## Text excerpt:
* * * * * * * * *

Senin, 28 November 2011

Welcome To The Age Of Entitlement

Before I decided to leave the rat race earlier this year, I was the president of a small, national direct sales and marketing company. In May 2010, we decided to open a new operation in Miami and I spent six weeks setting it up. We had branch operations in other cities and had a fairly solid process for opening up a new one so I wasn’t expecting much challenge in opening up Miami. I was wrong.

We advertised for sales and management positions and received hundreds of applications. We did long-distance phone interviews to narrow the list of potential candidates and set up face-to-face interviews for when I arrived in Miami. The result was an unbelievable level of entitlement and self-absorption.

* * * * * * * * *

## Given records:
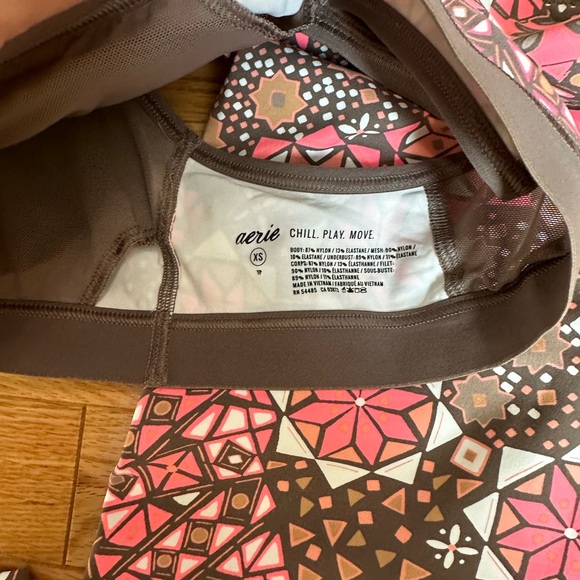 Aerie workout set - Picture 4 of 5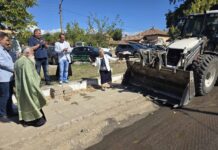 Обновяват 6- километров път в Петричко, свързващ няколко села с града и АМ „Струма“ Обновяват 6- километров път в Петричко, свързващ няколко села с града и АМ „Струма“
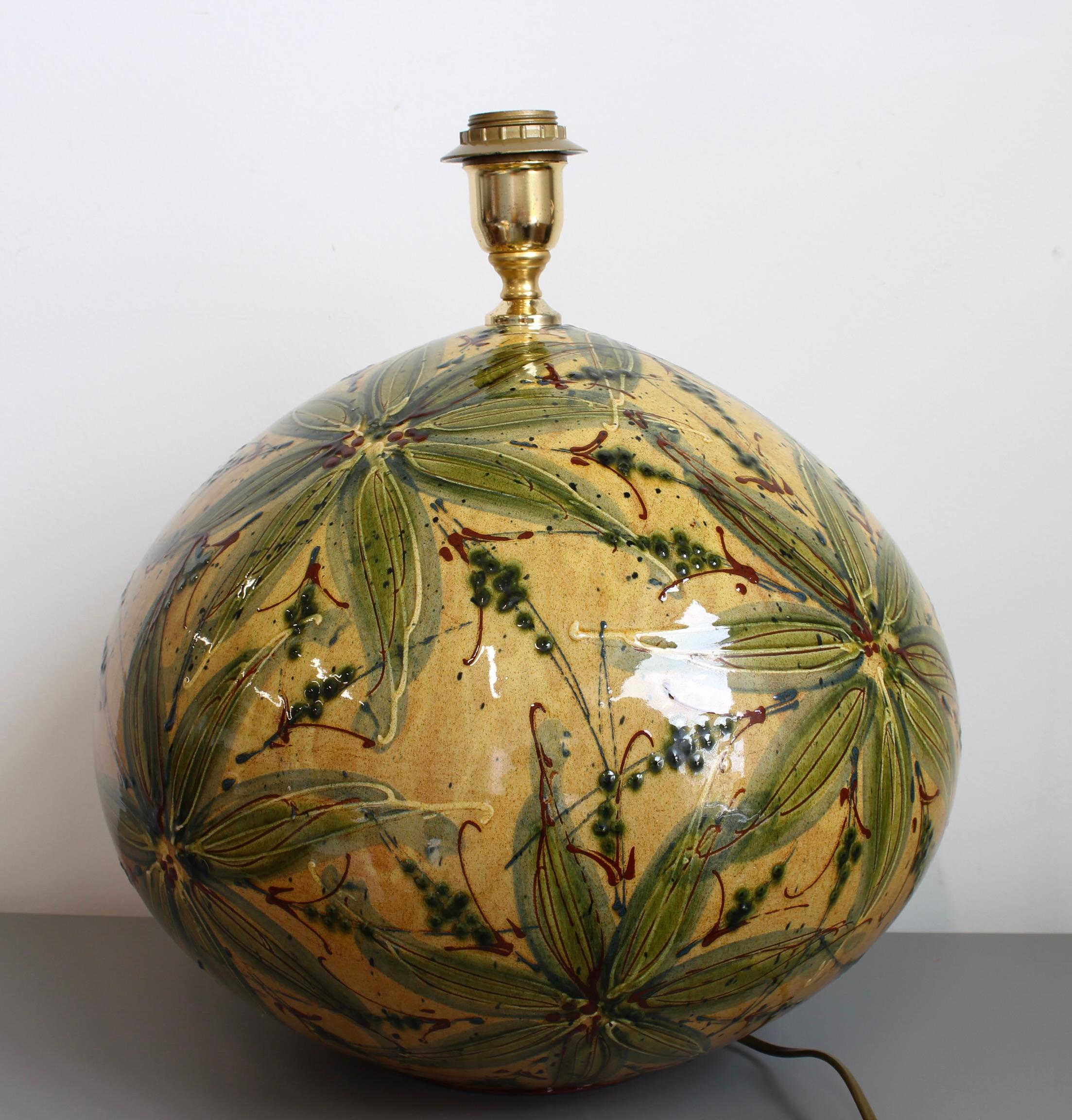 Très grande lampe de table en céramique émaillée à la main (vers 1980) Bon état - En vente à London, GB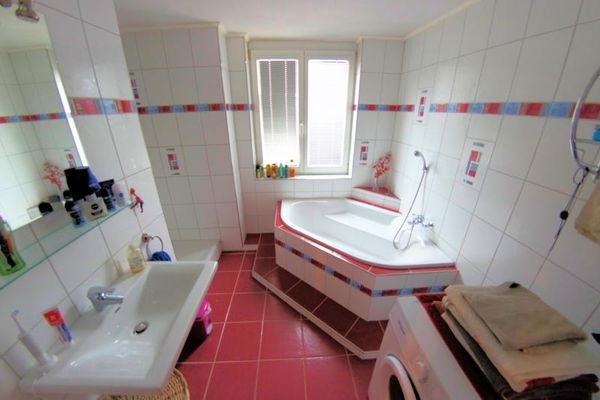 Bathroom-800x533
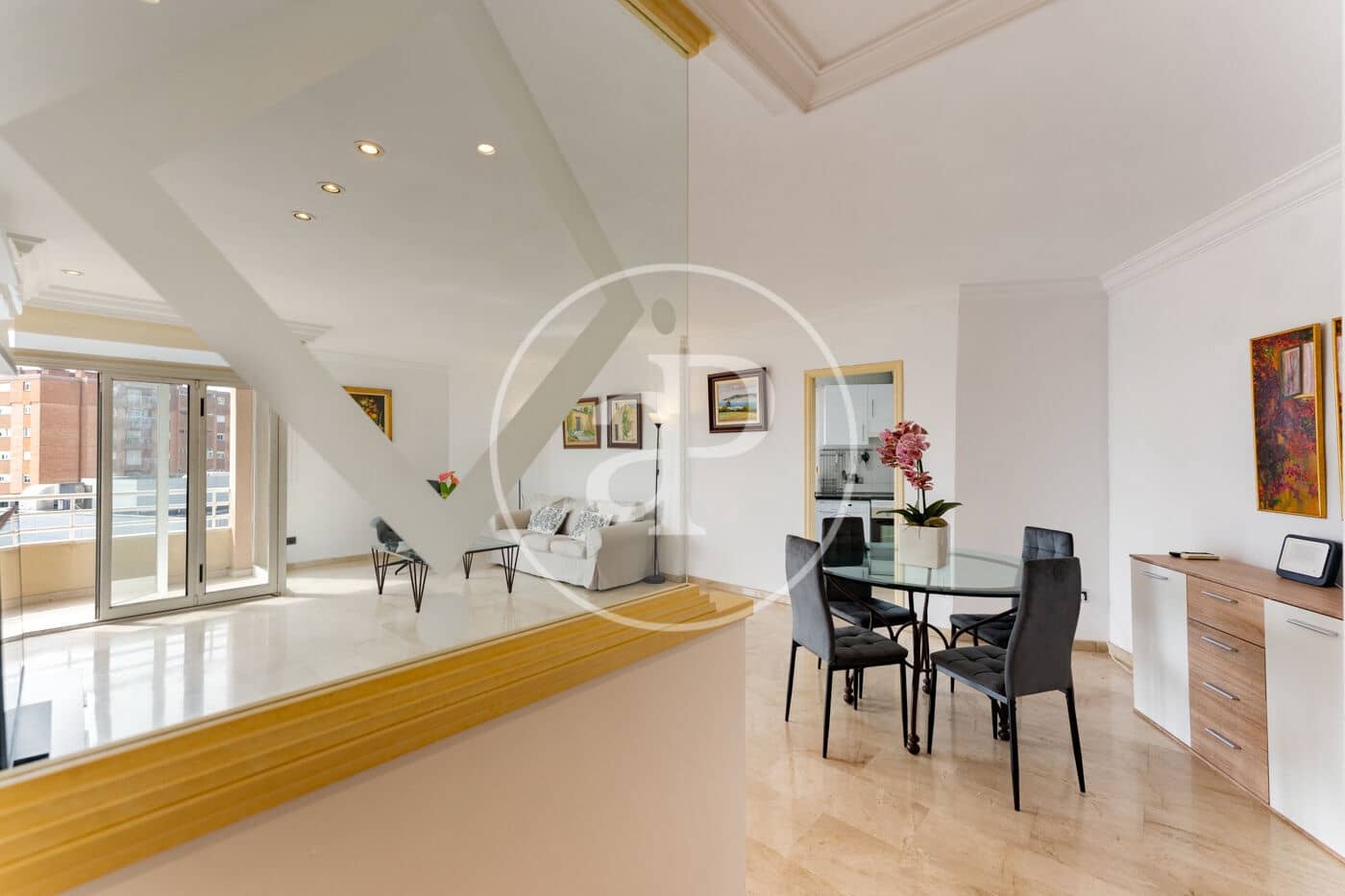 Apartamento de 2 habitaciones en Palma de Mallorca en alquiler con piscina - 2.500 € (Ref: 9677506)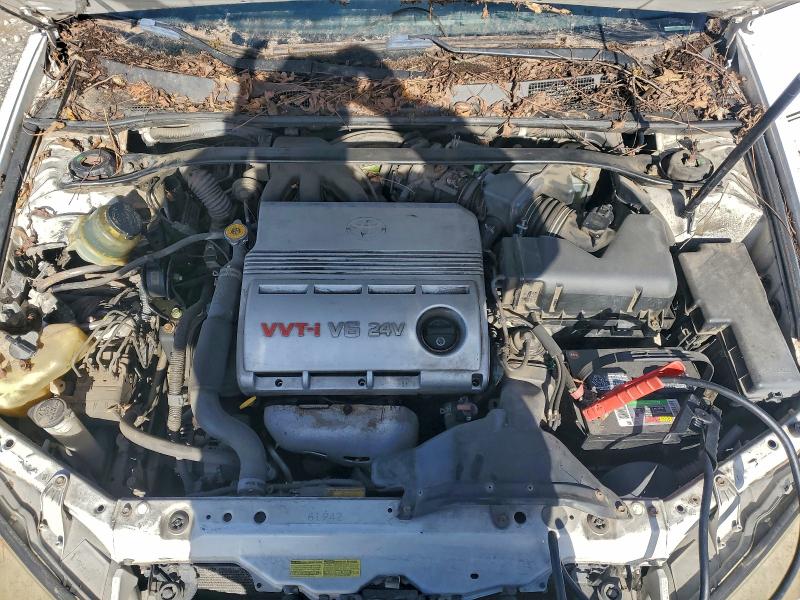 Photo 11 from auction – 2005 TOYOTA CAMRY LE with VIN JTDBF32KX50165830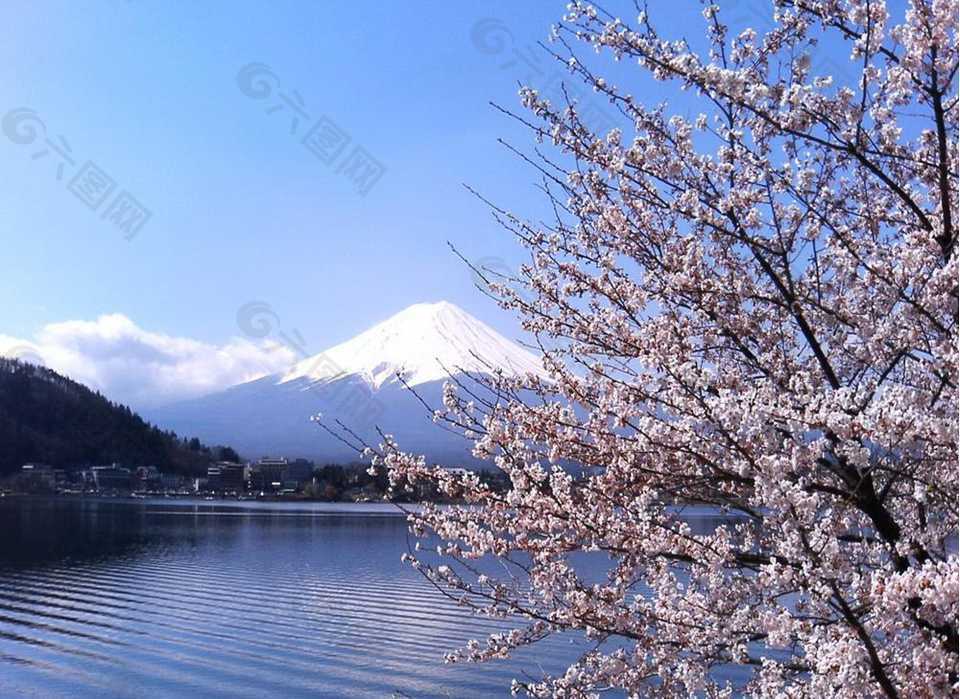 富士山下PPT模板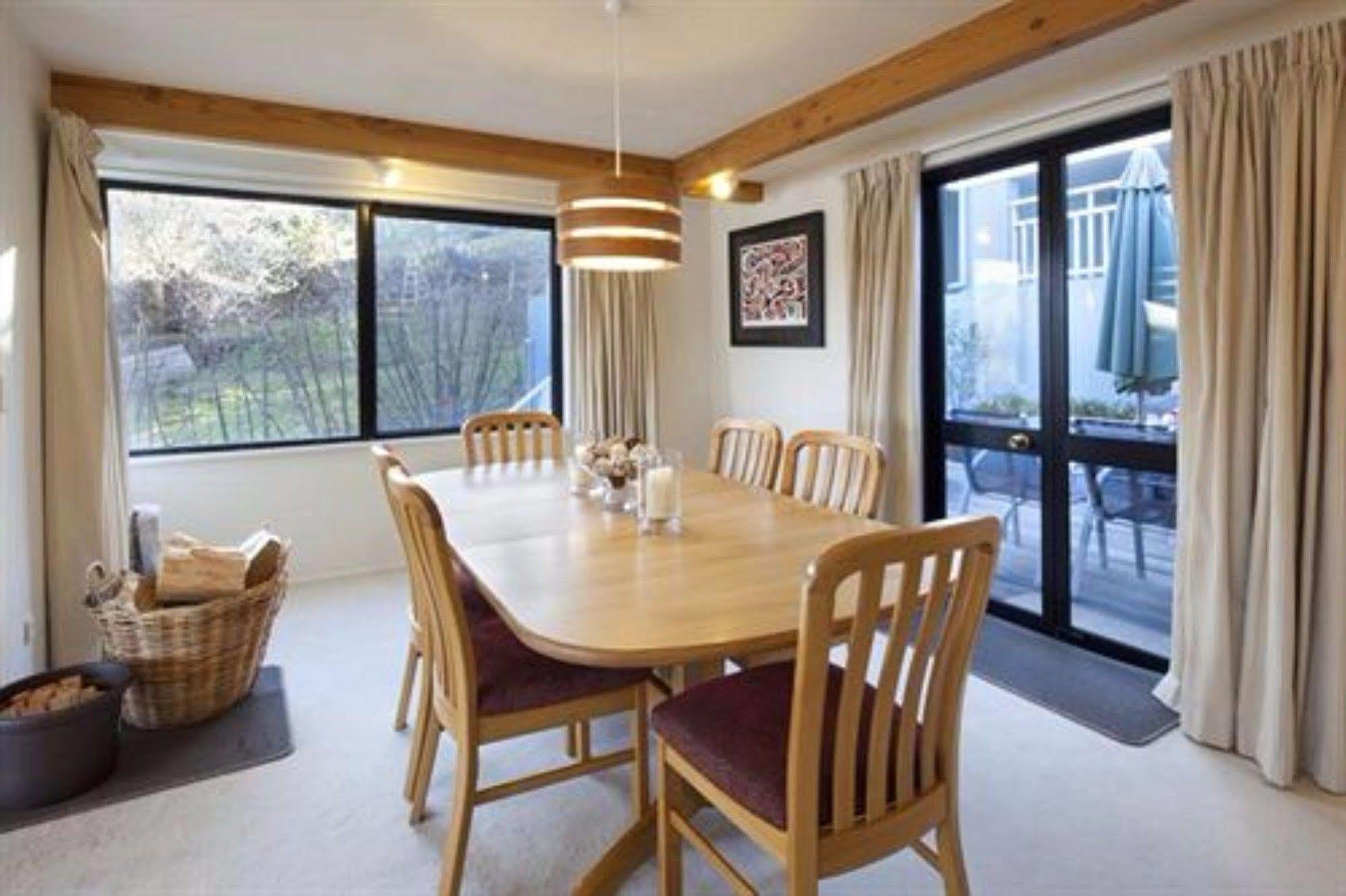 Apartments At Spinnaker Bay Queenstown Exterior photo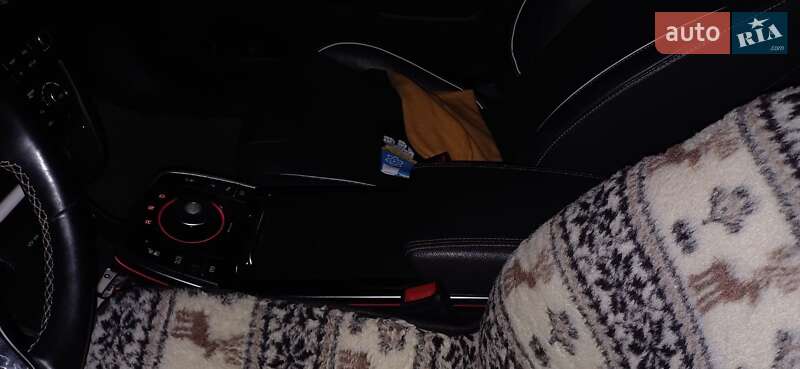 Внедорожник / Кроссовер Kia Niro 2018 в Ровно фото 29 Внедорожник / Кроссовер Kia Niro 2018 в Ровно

* * * * * * * * *

## Parts of the exercise:
(1) Answer these questions using the blog post on entitlement.
(a) What role did the writer hold before leaving the rat race?
(b) In what month and year did the company decide to open an operation in Miami?
(c) What kind of interviews were used to narrow the list of candidates before the face-to-face meetings?
(2) Carry on the blog post on entitlement, picking up right after its last sentence.
The entries were gathered from a different source than the blog post on entitlement.

## Solved tasks:
(1)
(a) President of a small, national direct sales and marketing company.
(b) May 2010.
(c) Long-distance phone interviews.

(2)
I had candidates ask me if we paid their cost to drive to work while others wanted to know how quickly they could go on paid vacation. Some rejected the offer of employment because they were receiving health and post-secondary benefits from the state and didn’t want to lose those unless we could or would cover the cost. Out of the dozen we hired, only five actually showed up for work and three of them disappeared without notice. Replacement hires came and went like dust blowing through town. Some wanted advances on their salaries while others kept taking days off to attend to personal business.

It clearly interfered with our ability to deliver for our client but they were very understanding and confided that they had the same problem with many of their full-time employees.  We finally gave up and closed the operation.

I’m not suggesting that Miami is a hotbed of lazy people or even that the situation is necessarily unique to South Florida but it is indicative of a much bigger and wider problem. We have built a society with an unwarranted sense of entitlement.

We see others becoming wealthy when we aren’t so it must be their fault and we want justice and wealth redistribution. Undoubtedly, some individuals and corporations have benefited from tax breaks and government largesse at tax payer expense and that needs redress but it doesn’t explain the mess we’re in nor is it the singular cause.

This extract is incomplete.